[Source material]
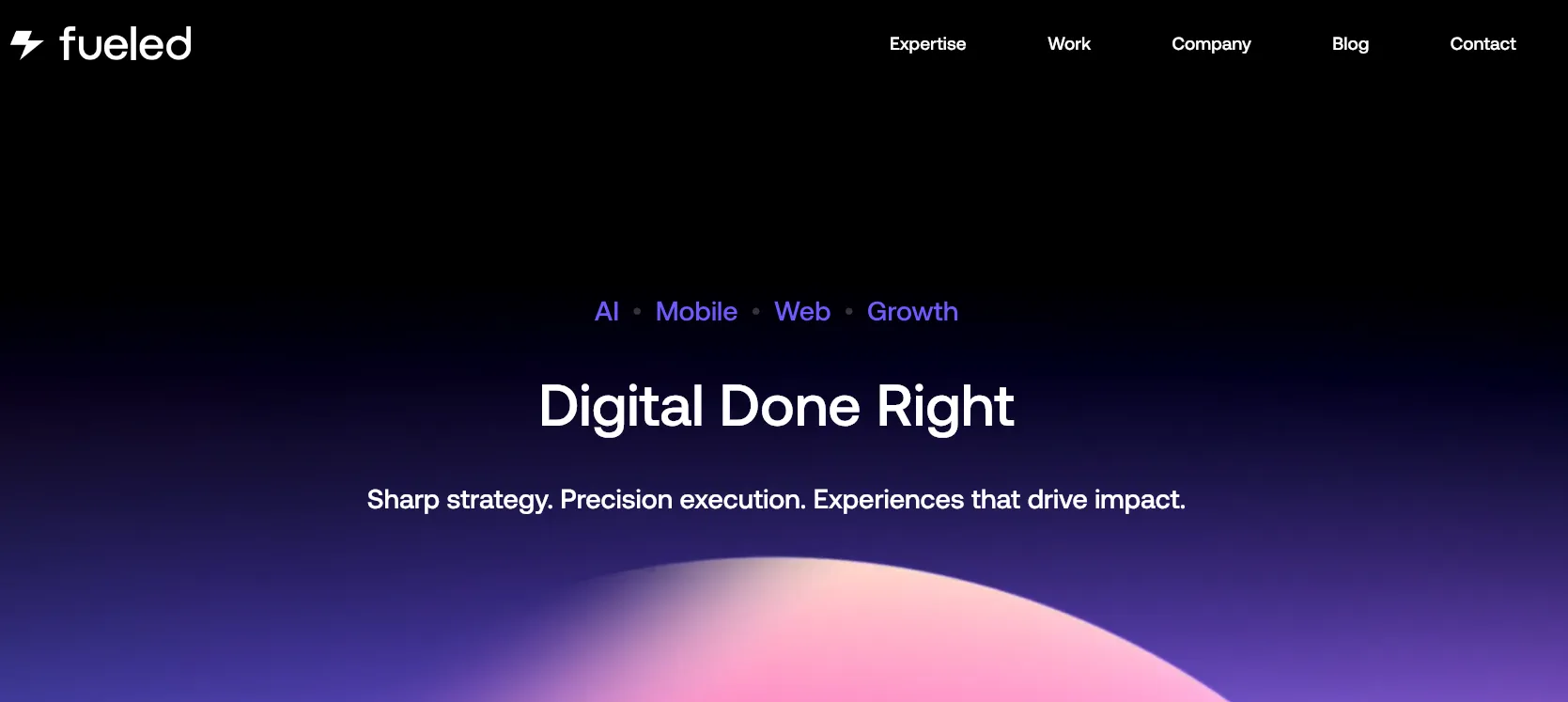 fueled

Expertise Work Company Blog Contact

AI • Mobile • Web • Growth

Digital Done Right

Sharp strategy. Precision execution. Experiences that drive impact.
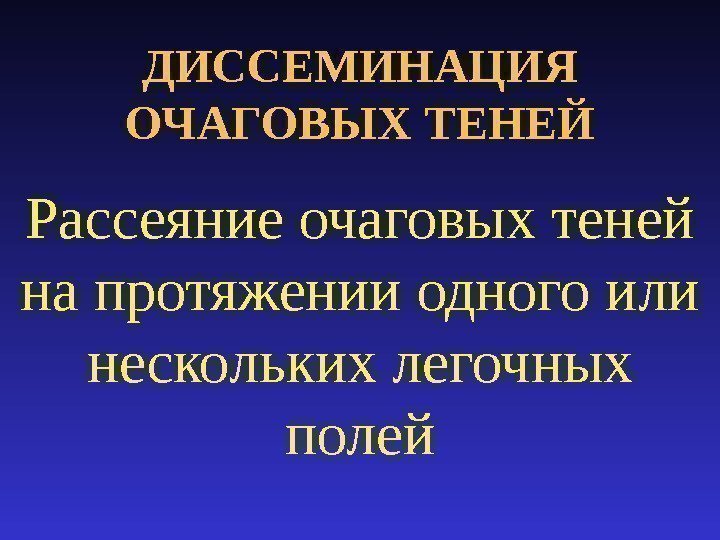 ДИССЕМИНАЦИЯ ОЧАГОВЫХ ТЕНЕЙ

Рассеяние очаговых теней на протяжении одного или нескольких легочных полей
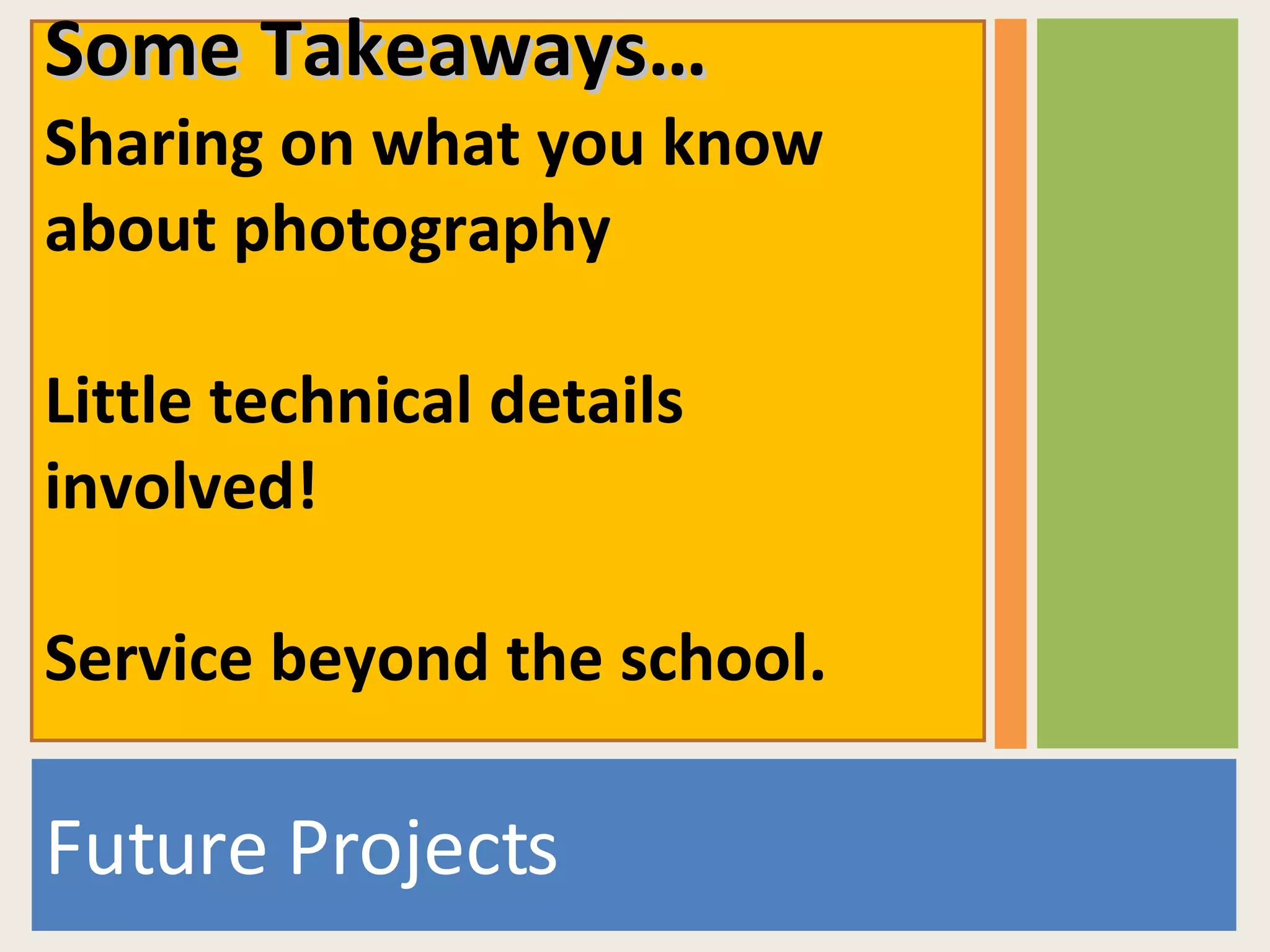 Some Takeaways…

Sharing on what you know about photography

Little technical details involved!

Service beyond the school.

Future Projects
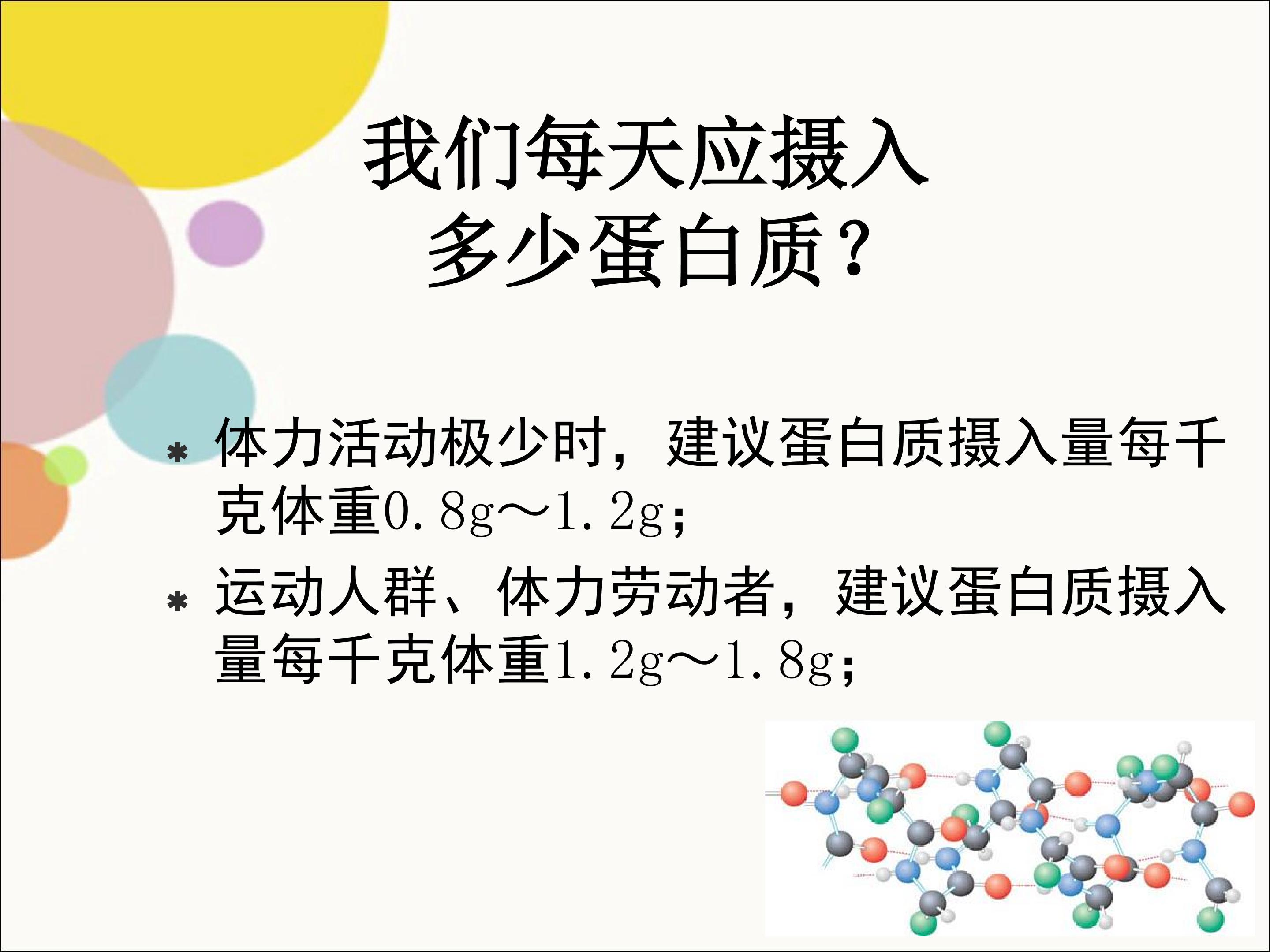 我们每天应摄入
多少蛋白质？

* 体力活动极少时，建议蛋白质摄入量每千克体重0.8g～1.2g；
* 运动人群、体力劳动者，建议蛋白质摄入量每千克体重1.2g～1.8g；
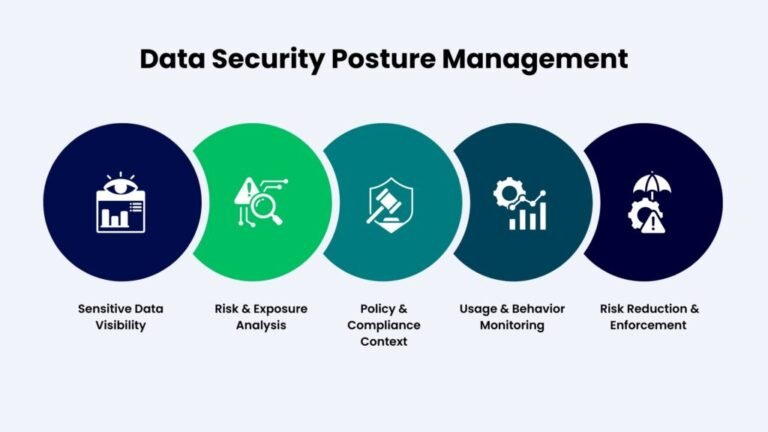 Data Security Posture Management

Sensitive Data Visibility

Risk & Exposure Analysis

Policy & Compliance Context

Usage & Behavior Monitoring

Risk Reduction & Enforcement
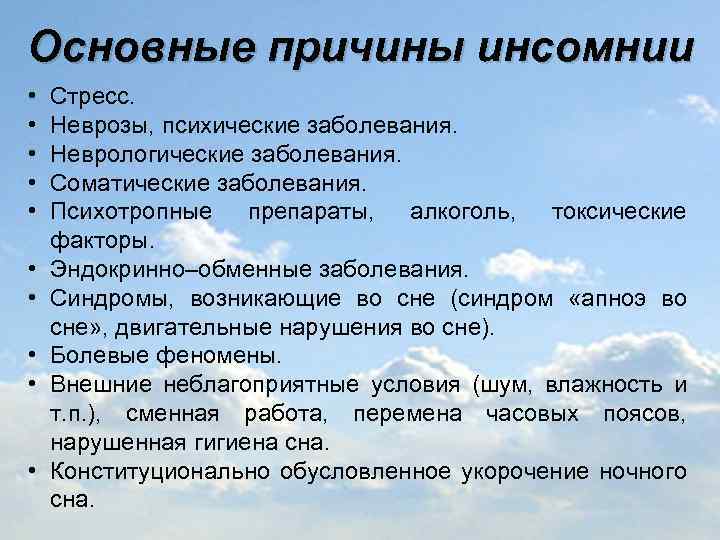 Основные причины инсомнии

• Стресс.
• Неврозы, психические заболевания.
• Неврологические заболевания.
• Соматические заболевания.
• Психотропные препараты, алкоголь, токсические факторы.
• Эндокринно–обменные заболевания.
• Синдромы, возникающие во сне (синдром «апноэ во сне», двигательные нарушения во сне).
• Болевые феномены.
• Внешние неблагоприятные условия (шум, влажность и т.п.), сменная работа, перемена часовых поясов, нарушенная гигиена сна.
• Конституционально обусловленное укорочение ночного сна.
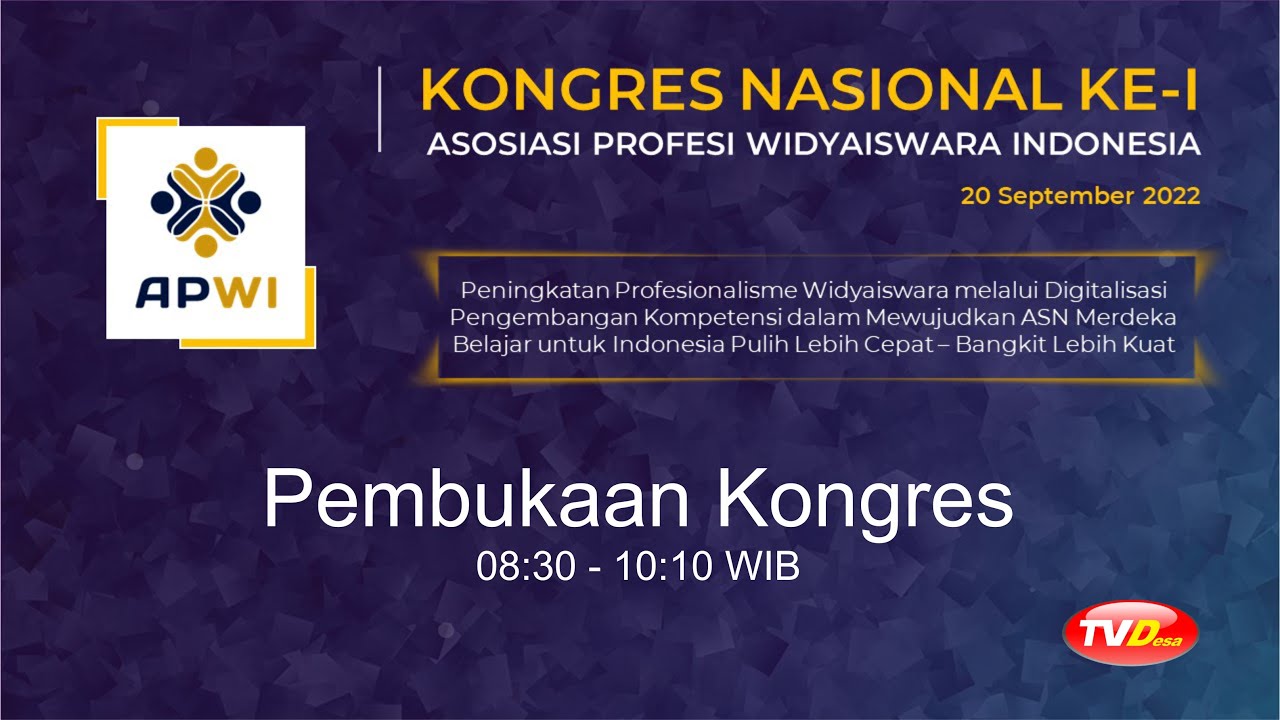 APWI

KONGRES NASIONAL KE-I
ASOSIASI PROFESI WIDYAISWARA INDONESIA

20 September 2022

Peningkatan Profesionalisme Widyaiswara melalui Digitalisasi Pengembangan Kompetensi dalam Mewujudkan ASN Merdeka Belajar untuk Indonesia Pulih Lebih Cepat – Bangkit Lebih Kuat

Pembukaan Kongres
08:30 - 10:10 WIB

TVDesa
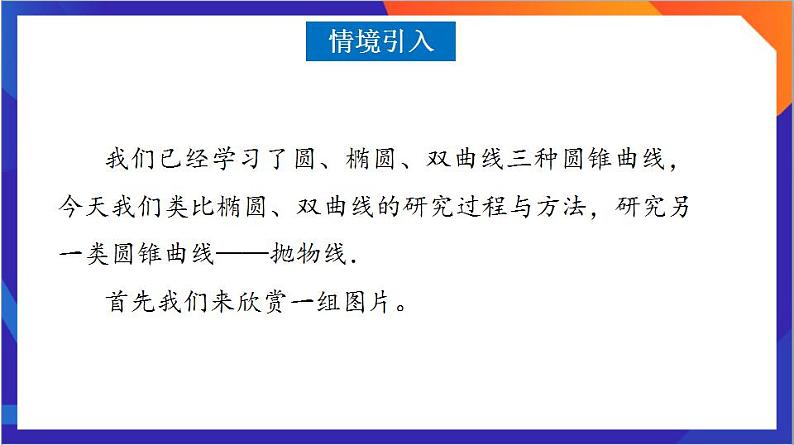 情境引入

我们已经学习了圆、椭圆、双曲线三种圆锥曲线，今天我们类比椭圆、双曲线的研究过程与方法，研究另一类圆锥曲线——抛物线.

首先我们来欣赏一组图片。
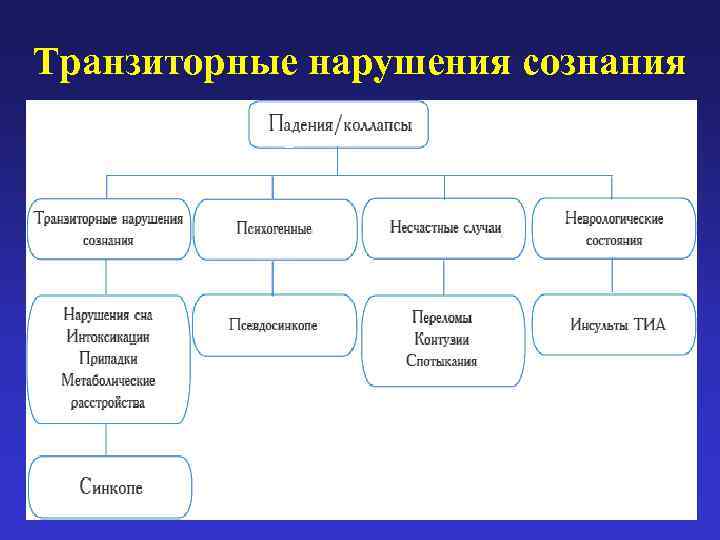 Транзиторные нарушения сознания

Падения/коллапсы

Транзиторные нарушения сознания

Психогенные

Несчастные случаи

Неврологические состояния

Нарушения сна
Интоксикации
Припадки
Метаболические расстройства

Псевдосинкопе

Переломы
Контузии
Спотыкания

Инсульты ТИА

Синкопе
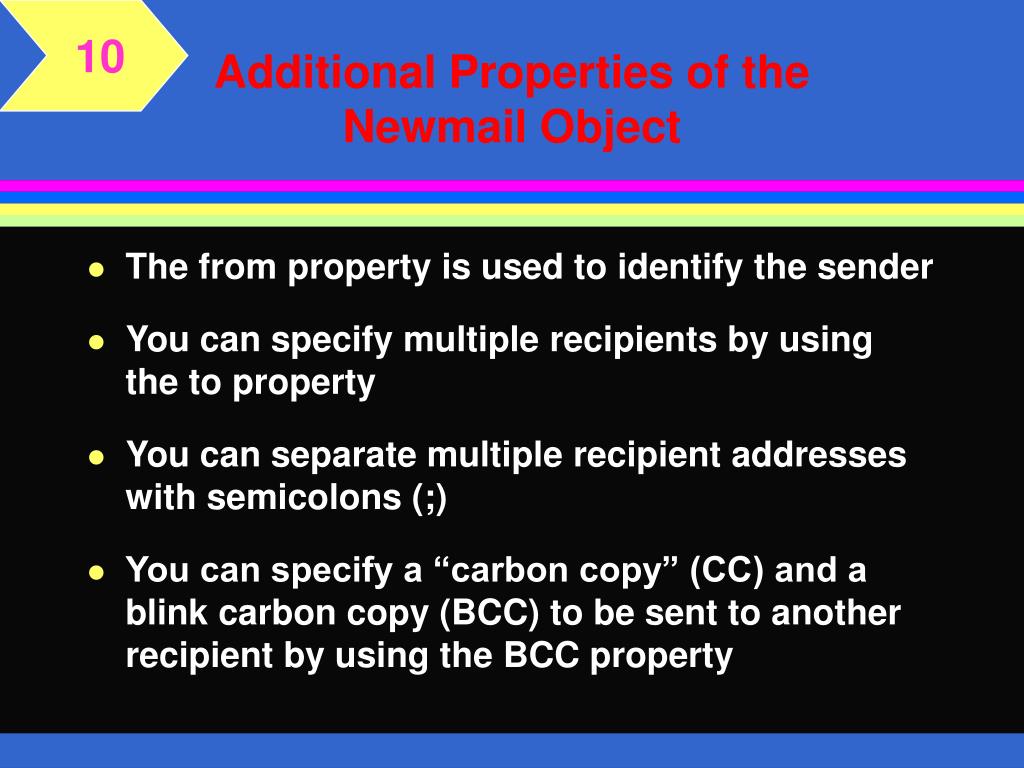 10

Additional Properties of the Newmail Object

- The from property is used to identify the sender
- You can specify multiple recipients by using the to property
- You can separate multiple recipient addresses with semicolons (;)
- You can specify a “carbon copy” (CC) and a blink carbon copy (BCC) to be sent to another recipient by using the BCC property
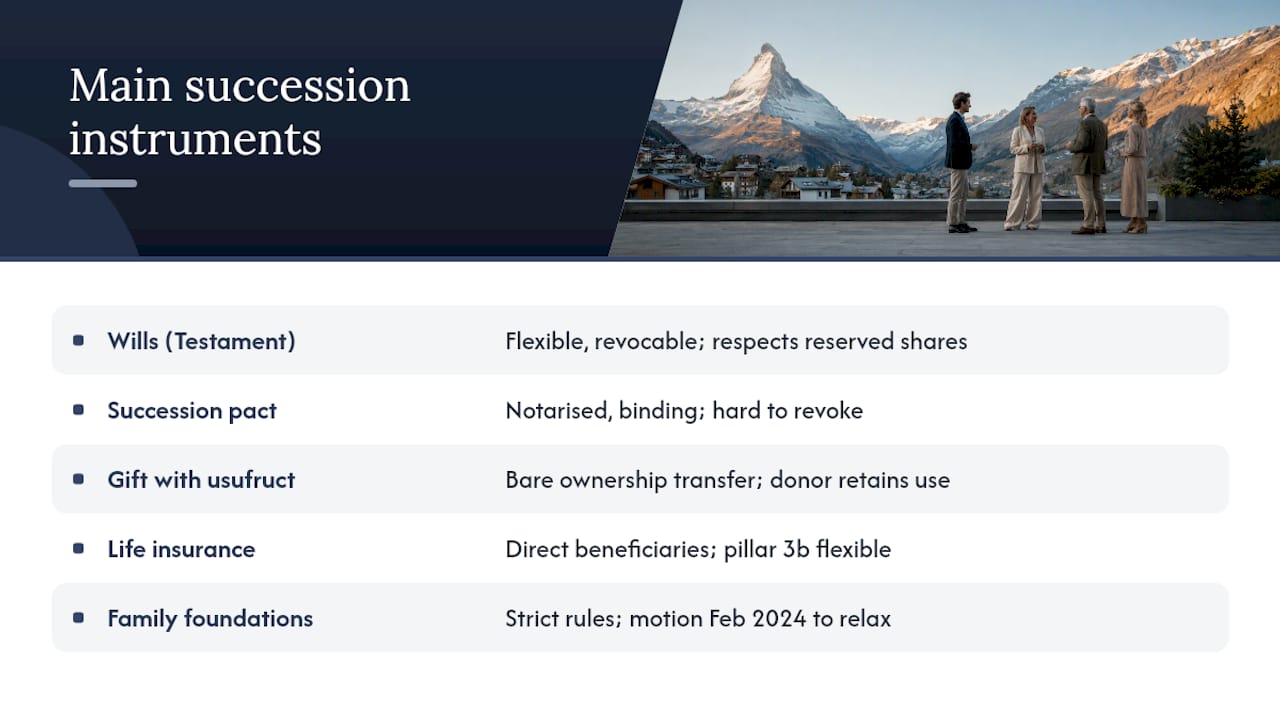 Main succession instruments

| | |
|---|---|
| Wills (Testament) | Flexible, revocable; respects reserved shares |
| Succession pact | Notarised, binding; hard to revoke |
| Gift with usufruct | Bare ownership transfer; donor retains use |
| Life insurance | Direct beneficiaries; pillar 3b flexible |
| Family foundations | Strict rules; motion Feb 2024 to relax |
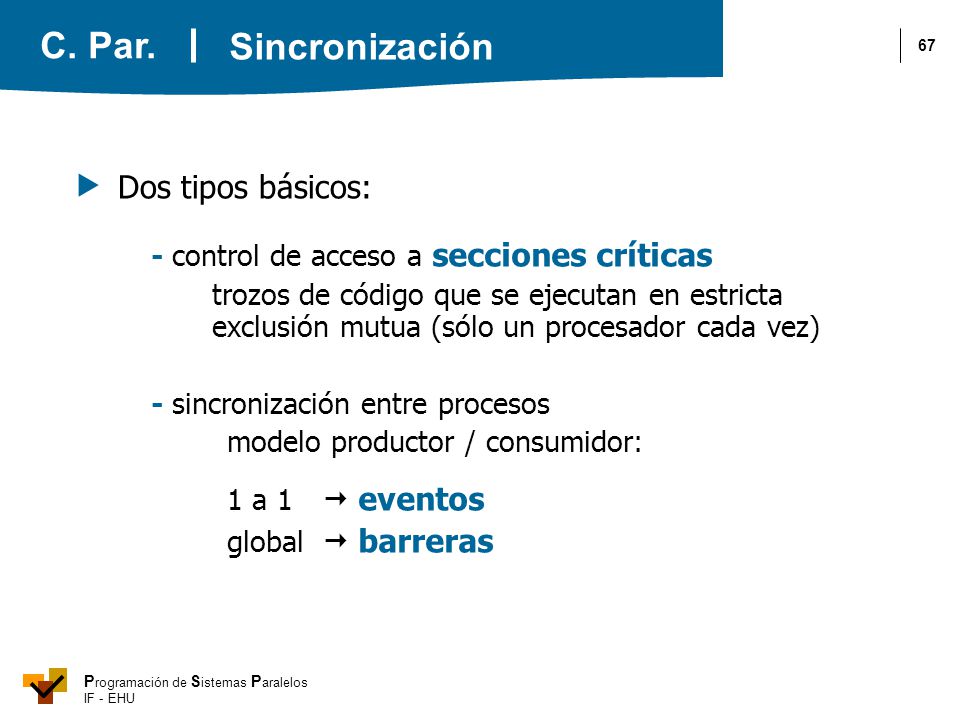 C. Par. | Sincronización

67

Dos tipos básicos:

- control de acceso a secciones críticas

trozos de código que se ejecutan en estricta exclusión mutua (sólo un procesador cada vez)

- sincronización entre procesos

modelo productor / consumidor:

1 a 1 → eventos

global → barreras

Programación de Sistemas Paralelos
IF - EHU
[/Source material]
What you have to do: Using the records above, output their complete text exactly, minus any images.

Solution for this problem:
 fueled

Expertise Work Company Blog Contact

AI • Mobile • Web • Growth

Digital Done Right

Sharp strategy. Precision execution. Experiences that drive impact.
 ДИССЕМИНАЦИЯ ОЧАГОВЫХ ТЕНЕЙ

Рассеяние очаговых теней на протяжении одного или нескольких легочных полей
 Some Takeaways…

Sharing on what you know about photography

Little technical details involved!

Service beyond the school.

Future Projects
 我们每天应摄入
多少蛋白质？

* 体力活动极少时，建议蛋白质摄入量每千克体重0.8g～1.2g；
* 运动人群、体力劳动者，建议蛋白质摄入量每千克体重1.2g～1.8g；
 Data Security Posture Management

Sensitive Data Visibility

Risk & Exposure Analysis

Policy & Compliance Context

Usage & Behavior Monitoring

Risk Reduction & Enforcement
 Основные причины инсомнии

• Стресс.
• Неврозы, психические заболевания.
• Неврологические заболевания.
• Соматические заболевания.
• Психотропные препараты, алкоголь, токсические факторы.
• Эндокринно–обменные заболевания.
• Синдромы, возникающие во сне (синдром «апноэ во сне», двигательные нарушения во сне).
• Болевые феномены.
• Внешние неблагоприятные условия (шум, влажность и т.п.), сменная работа, перемена часовых поясов, нарушенная гигиена сна.
• Конституционально обусловленное укорочение ночного сна.
 APWI

KONGRES NASIONAL KE-I
ASOSIASI PROFESI WIDYAISWARA INDONESIA

20 September 2022

Peningkatan Profesionalisme Widyaiswara melalui Digitalisasi Pengembangan Kompetensi dalam Mewujudkan ASN Merdeka Belajar untuk Indonesia Pulih Lebih Cepat – Bangkit Lebih Kuat

Pembukaan Kongres
08:30 - 10:10 WIB

TVDesa
 情境引入

我们已经学习了圆、椭圆、双曲线三种圆锥曲线，今天我们类比椭圆、双曲线的研究过程与方法，研究另一类圆锥曲线——抛物线.

首先我们来欣赏一组图片。
 Транзиторные нарушения сознания

Падения/коллапсы

Транзиторные нарушения сознания

Психогенные

Несчастные случаи

Неврологические состояния

Нарушения сна
Интоксикации
Припадки
Метаболические расстройства

Псевдосинкопе

Переломы
Контузии
Спотыкания

Инсульты ТИА

Синкопе
 10

Additional Properties of the Newmail Object

- The from property is used to identify the sender
- You can specify multiple recipients by using the to property
- You can separate multiple recipient addresses with semicolons (;)
- You can specify a “carbon copy” (CC) and a blink carbon copy (BCC) to be sent to another recipient by using the BCC property
 Main succession instruments

| | |
|---|---|
| Wills (Testament) | Flexible, revocable; respects reserved shares |
| Succession pact | Notarised, binding; hard to revoke |
| Gift with usufruct | Bare ownership transfer; donor retains use |
| Life insurance | Direct beneficiaries; pillar 3b flexible |
| Family foundations | Strict rules; motion Feb 2024 to relax |
 C. Par. | Sincronización

67

Dos tipos básicos:

- control de acceso a secciones críticas

trozos de código que se ejecutan en estricta exclusión mutua (sólo un procesador cada vez)

- sincronización entre procesos

modelo productor / consumidor:

1 a 1 → eventos

global → barreras

Programación de Sistemas Paralelos
IF - EHU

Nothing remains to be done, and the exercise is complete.